• CONSIGNE: Remplacez "slide" par "page" dans les lignes allant de celle qui contient "What is the title of the slide's" jusqu'à celle qui contient "In the Q20 chart, what" incluse, puis redonnez ces lignes sans autre changement. Laissez les images de côté dans votre réponse.

• DONNÉES DE L'EXERCICE:
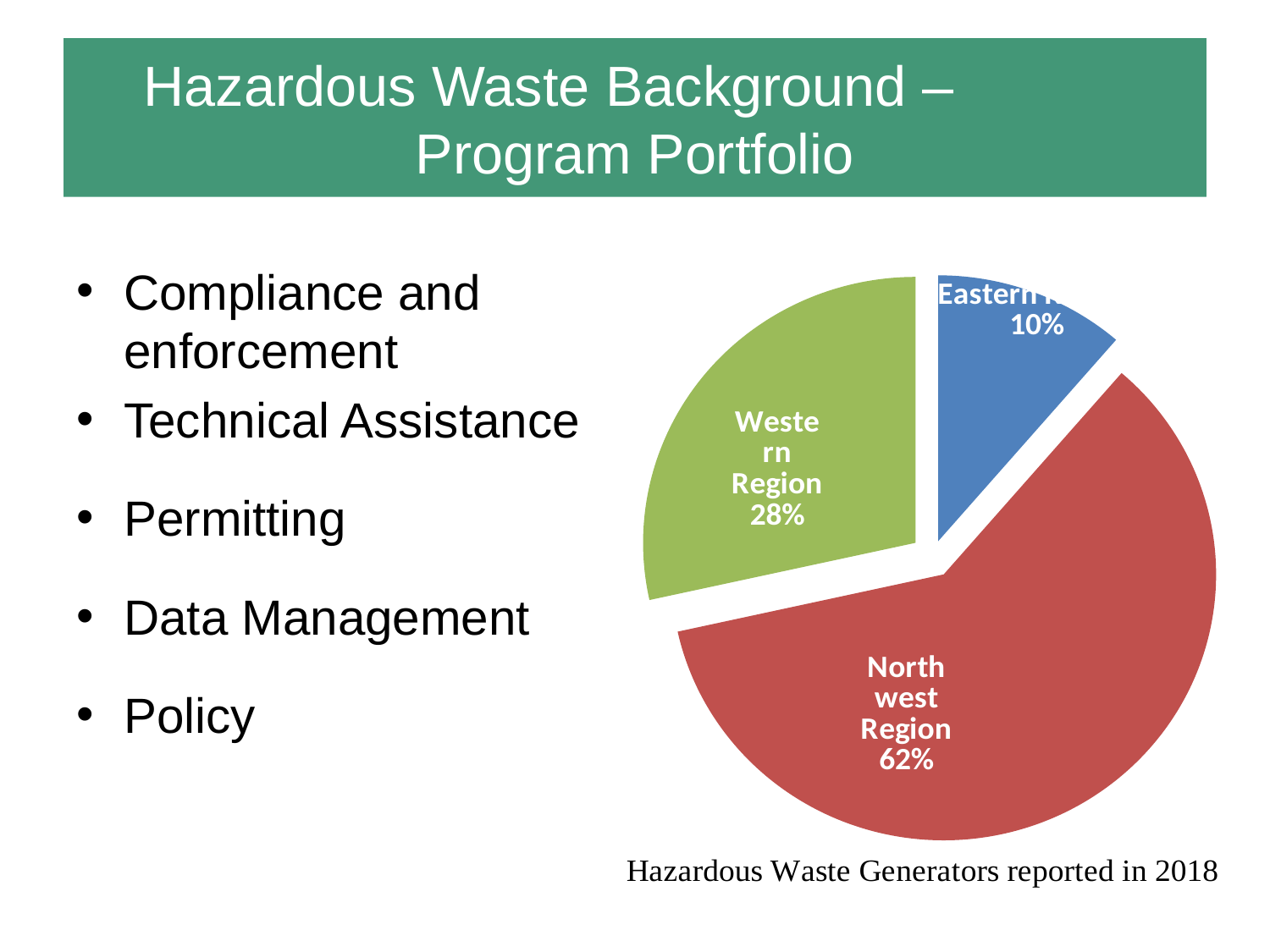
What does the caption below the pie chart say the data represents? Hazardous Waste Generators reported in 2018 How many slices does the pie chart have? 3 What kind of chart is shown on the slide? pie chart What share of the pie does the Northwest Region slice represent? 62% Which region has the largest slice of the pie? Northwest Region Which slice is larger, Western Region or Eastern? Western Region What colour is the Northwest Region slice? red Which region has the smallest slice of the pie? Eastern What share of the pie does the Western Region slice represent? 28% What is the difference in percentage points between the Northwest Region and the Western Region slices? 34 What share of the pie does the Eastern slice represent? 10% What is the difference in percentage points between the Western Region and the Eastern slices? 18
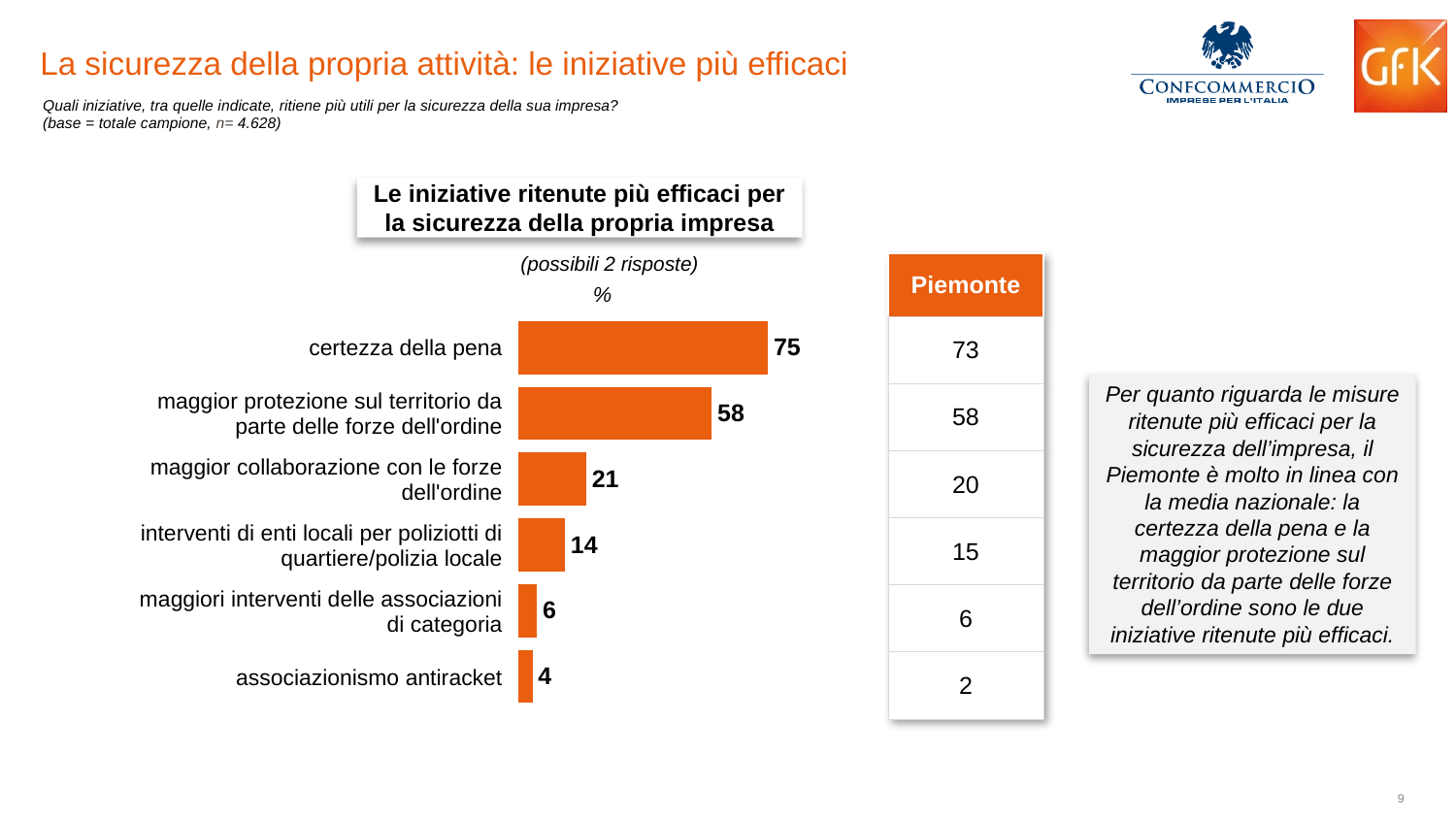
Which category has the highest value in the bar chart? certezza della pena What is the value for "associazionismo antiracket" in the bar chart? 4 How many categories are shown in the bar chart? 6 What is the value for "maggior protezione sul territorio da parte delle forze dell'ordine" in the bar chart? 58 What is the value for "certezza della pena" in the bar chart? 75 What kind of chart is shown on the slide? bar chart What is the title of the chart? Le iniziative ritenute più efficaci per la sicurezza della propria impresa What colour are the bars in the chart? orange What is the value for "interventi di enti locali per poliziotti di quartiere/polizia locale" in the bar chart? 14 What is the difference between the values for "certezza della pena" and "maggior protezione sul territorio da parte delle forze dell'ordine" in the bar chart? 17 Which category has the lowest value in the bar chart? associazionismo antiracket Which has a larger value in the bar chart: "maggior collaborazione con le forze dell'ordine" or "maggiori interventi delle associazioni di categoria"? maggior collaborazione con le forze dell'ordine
--
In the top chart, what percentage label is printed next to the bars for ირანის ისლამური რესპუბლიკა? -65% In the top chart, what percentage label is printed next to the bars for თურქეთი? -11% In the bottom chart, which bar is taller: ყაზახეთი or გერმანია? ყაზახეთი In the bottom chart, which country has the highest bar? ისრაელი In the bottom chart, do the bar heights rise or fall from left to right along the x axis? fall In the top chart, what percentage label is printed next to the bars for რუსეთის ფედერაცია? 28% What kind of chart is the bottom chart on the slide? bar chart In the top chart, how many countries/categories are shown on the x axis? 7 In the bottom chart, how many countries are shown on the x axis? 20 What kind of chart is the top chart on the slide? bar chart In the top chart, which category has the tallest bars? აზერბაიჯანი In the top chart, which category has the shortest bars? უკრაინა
---
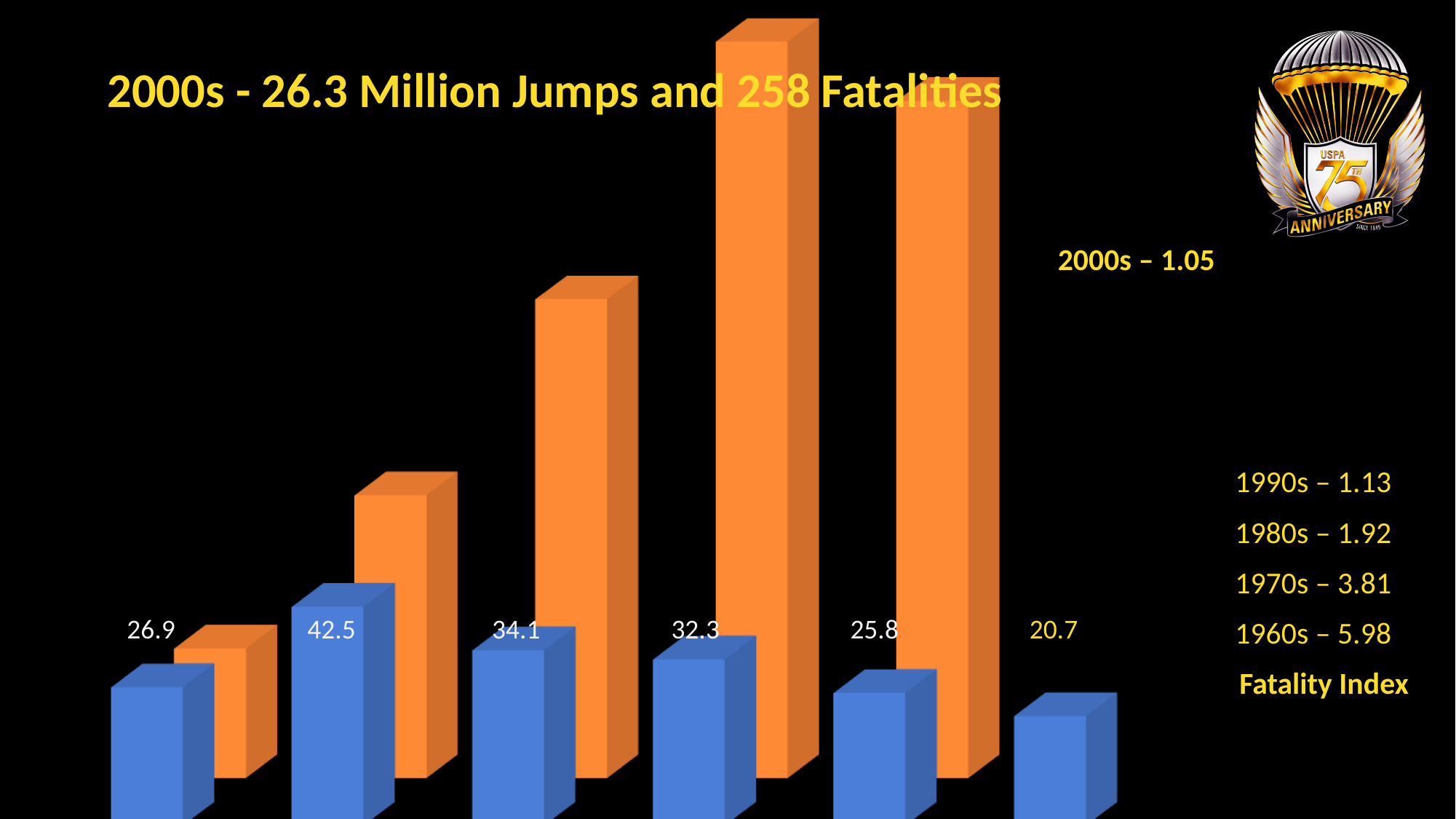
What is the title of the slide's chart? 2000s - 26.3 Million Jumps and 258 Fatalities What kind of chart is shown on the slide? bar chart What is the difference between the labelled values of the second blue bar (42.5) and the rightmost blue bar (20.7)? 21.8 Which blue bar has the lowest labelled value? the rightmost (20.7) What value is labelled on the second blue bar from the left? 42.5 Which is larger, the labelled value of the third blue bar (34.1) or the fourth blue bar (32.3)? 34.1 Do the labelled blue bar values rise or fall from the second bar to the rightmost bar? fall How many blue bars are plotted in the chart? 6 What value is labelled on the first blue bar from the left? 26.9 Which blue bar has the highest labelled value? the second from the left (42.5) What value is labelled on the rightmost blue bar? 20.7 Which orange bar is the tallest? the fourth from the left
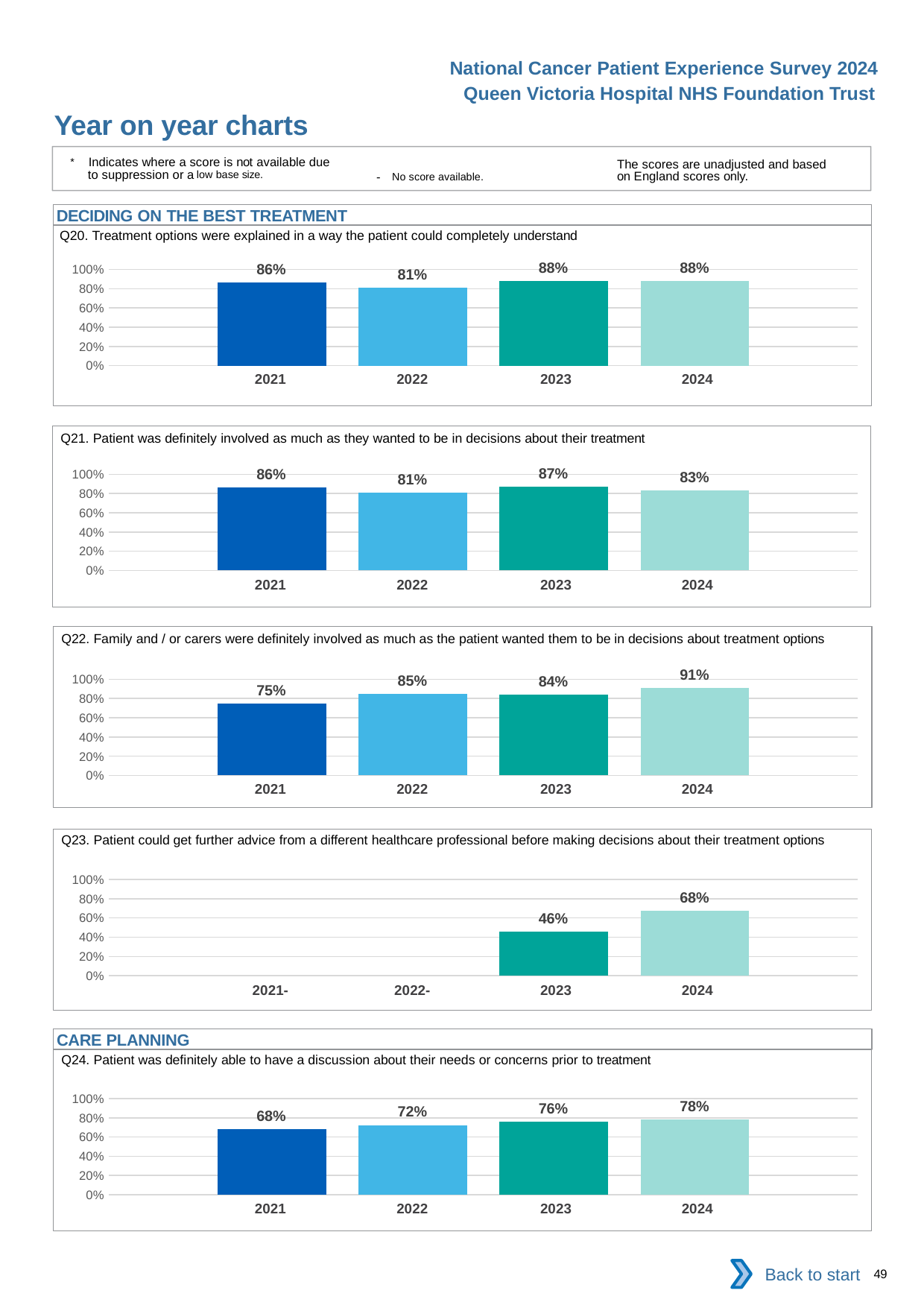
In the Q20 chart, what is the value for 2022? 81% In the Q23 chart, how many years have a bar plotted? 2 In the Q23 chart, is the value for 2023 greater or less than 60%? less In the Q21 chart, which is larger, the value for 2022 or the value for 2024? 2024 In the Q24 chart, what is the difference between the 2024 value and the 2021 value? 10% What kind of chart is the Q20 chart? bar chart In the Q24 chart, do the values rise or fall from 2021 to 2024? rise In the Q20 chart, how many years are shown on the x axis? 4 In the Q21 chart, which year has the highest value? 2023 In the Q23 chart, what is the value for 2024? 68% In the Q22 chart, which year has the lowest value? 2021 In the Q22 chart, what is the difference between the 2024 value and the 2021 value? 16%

• RÉPONSE:
What is the title of the page's chart? 2000s - 26.3 Million Jumps and 258 Fatalities What kind of chart is shown on the page? bar chart What is the difference between the labelled values of the second blue bar (42.5) and the rightmost blue bar (20.7)? 21.8 Which blue bar has the lowest labelled value? the rightmost (20.7) What value is labelled on the second blue bar from the left? 42.5 Which is larger, the labelled value of the third blue bar (34.1) or the fourth blue bar (32.3)? 34.1 Do the labelled blue bar values rise or fall from the second bar to the rightmost bar? fall How many blue bars are plotted in the chart? 6 What value is labelled on the first blue bar from the left? 26.9 Which blue bar has the highest labelled value? the second from the left (42.5) What value is labelled on the rightmost blue bar? 20.7 Which orange bar is the tallest? the fourth from the left
In the Q20 chart, what is the value for 2022? 81% In the Q23 chart, how many years have a bar plotted? 2 In the Q23 chart, is the value for 2023 greater or less than 60%? less In the Q21 chart, which is larger, the value for 2022 or the value for 2024? 2024 In the Q24 chart, what is the difference between the 2024 value and the 2021 value? 10% What kind of chart is the Q20 chart? bar chart In the Q24 chart, do the values rise or fall from 2021 to 2024? rise In the Q20 chart, how many years are shown on the x axis? 4 In the Q21 chart, which year has the highest value? 2023 In the Q23 chart, what is the value for 2024? 68% In the Q22 chart, which year has the lowest value? 2021 In the Q22 chart, what is the difference between the 2024 value and the 2021 value? 16%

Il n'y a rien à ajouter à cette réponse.